Did you ever have someone, maybe you knew them up close, maybe from a distance, that was the embodiment of faith or whatever, and later they fell long and hard, and you couldn't believe that they could really go from A to B? Like that day that started off at 70 degrees and somehow wound up in the 30's. It is hard to remember when it is warm what cold feels like, and vice versa. It is hard when it is cold out to pack for a warm destination.

It was hard, when I was eating healthy, living healthy, exercising, and maintaining healthy habits, to imagine ever being and living in such a fat, unhealthy way as I have done in the past and am doing again now. And today, it is a stretch to remember that I have been a healthier person.

I suppose I am a woman of extremes. The idea that I could get up tomorrow and adjust one thing and be a somewhat healthier me is just that, an idea. It never makes it more than half way down stairs. But to change completely would require considerably more resolve than I can muster at the best hour of my best day.

I started going down hill when trying to nurse pregnant, having read that I needed a large number of calories. I think it was mostly an excuse. And then going to Ronald McDonald nicu sleep deprivation land was even more of an excuse. Heck, I even allowed myself to eat more fried chicken because I am now the mother of a black child, and her birth family said it was important to make sure she got plenty of good fried chicken. (I do not mention that to say that all black people like fried chicken, just that I used a conversation I had with birthmom's friend as an excuse to further kill myself).

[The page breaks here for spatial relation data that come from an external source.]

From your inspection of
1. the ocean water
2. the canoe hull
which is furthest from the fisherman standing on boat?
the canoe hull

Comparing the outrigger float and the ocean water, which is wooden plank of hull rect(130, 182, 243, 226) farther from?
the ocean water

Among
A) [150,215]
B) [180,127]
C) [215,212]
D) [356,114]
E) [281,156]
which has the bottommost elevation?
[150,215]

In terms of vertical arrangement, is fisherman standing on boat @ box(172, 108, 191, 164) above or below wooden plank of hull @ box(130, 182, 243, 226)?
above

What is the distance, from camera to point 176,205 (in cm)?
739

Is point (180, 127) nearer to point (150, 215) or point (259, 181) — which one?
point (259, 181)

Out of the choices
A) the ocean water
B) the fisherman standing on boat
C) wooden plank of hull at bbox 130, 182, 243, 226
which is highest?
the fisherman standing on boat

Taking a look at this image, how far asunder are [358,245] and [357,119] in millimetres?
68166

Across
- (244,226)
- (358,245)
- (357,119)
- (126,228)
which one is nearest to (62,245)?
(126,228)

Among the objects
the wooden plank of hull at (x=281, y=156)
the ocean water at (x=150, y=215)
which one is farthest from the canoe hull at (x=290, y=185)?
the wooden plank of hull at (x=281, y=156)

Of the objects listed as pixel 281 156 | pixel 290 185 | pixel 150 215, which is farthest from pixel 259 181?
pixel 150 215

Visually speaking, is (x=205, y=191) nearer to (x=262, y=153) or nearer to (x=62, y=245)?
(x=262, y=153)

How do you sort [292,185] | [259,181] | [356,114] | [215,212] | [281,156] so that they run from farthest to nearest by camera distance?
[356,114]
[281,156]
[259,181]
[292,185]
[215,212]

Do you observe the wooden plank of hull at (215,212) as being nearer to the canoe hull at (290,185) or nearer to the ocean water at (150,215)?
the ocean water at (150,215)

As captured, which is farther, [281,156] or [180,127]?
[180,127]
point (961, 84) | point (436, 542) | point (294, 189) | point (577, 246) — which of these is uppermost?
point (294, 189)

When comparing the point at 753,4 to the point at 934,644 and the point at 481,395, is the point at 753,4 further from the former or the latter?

Now I've sunk horribly low, I hate to say, adding butter to my pbj's, just really self destructive.

I had one day, not long ago, when I felt the Lord saying, "Are you ready to admit that you can't do this without Me?" And my thought was yes, and my acknowledged dependence and renewed connection lasted a day and a half.

I had an idea for a song recently. I haven't written it yet, but the gist of it has to do with Lembas bread, from the Lord of the Rings, the waybread of the elves that Frodo and Sam eat on their journey. It had the strange effect, when eaten exclusively, to increase in it's ability to nourish and sustain, so that the longer you had eaten only Lembas, the more content and satisfied and strengthened you where when you ate it.

The whole thing in the book of Hosea where it talks about taking the reckless destructive wayward wife out into the wilderness and stripping her, not of her dignity (she already did that) but of her creature comforts and her other gods, and teaching her, reminding her of the love of her husband ties in to the image in the Song of Solomon of the bride coming up out of the wilderness, leaning on her Beloved, like an army with banners, victorious but weary, weak, limping, and utterly dependent (and thoroughly convinced of her dependence) on her majestic, heroic, steady, faithful and true, Bridegroom-Redeemer.

I am in a distant place from that dependence, that place of leaning, of taking in what sustains my body and drinking my fill of what sustains my soul.

I know that He gently leads the nursing ewes. I know He is still especially fond of me and not angry with me. I know that He is for me and not against me.

But I have ADD of the spirit right now, my courage, my stamina, my pluck, all pretty well shot.

Probably would have been better if I hadn't written, eh?